MCI is alleging that AT&T engaged in monopoly practices during the early 1970s in preventing MCI from gaining access to interconnections vital to the growth of MCI's business telephone services.

Notes from a 1972 AT&T management meeting in Key Largo, Fla., were presented to the jury in February. At the time of the meeting, Brown was president of Illinois Bell Telephone Co. Brown, according to the notes taken by an AT&T vice president, had urged Bell officials to "take account" of the prospect of interstate competition. A 1971 Federal Communications Commission decision had opened the industry, previously an AT&T monopoly, to competition.

Brown was quoted as saying that "large amounts" of AT&T revenues would be "vulnerable" to the new competitors in the market. According to the notes, Brown said the money could be retained by AT&P "if we choke off now."

That statement has become a major part of MCI's effort to prove that AT&T officials deliberately deined MCI access to vital interconnections necessary for the Washington-based firm to build its long distance business service.

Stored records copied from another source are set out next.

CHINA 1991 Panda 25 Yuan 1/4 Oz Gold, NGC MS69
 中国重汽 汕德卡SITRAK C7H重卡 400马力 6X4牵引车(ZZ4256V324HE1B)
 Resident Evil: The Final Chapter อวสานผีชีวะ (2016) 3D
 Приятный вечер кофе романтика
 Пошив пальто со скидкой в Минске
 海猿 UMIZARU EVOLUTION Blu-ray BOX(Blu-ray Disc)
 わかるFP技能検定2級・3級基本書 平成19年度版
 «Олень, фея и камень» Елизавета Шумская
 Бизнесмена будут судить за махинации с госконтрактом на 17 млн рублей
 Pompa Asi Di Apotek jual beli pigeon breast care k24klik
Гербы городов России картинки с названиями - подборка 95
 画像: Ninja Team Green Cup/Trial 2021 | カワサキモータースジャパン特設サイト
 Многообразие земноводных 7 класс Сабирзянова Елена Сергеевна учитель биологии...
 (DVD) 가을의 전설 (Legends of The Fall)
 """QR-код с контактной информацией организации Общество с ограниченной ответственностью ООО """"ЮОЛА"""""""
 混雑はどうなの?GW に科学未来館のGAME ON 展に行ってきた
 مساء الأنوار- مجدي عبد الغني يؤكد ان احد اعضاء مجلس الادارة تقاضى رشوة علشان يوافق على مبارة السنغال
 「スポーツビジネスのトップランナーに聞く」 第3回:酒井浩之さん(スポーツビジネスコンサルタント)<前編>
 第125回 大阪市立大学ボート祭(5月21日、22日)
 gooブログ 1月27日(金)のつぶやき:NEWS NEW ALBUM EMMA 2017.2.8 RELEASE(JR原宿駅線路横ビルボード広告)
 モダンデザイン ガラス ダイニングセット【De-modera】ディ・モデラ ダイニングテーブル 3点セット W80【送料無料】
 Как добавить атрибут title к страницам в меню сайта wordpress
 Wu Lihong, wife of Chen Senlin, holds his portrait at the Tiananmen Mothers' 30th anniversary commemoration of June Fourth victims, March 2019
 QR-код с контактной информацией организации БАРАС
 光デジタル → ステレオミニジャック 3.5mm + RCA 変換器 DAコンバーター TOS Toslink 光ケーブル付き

But an hour and a quarter of testimony, Brown said he was expressing "frustration" with the failure of At&tY high-level management to file for adjusted rates in order to compete in the intercity market.

Brown said the competitors, like MCI, had found a "cream-skimming bonanza" in which they could sell their telepone service in profitable high-volume routes, leaving AT&T with the remaining, less profitable markets. AT&T officials repeatedly have insisted that they need rate relief from the averaging system under which those rates are set.

The AT&T chief executive said that at no time did he advocate Bell System efforts to put MCI efforts to put MCI out of business.

"I couldn't see management doing anything to de-average and I was upset," he said, referring to the key Largo statement.

Under rigorous questioning by MCI attorney Chester Kamin, Brown said that in 1973 he told Bell System officials that at some point before 1980 they would be forced to provide firms like MCI with a variety of specialized hookups to the AT&T nationwide system.

At a company presentation a year after the Kay Largo meeting, Brown said he already knew that the competitors would be developing a big business but at that time AT&T didn't have to provide those interconnections. Ultimately, FCC and court decisions force AT&T to provide those links.

AT&T attorneys say they have only two more witnesses to present before concluding their case. That testimony will be followed by an MCI rebuttal of several days, before closing arguments. Then the suit will go to the jury, probably during the first week of June.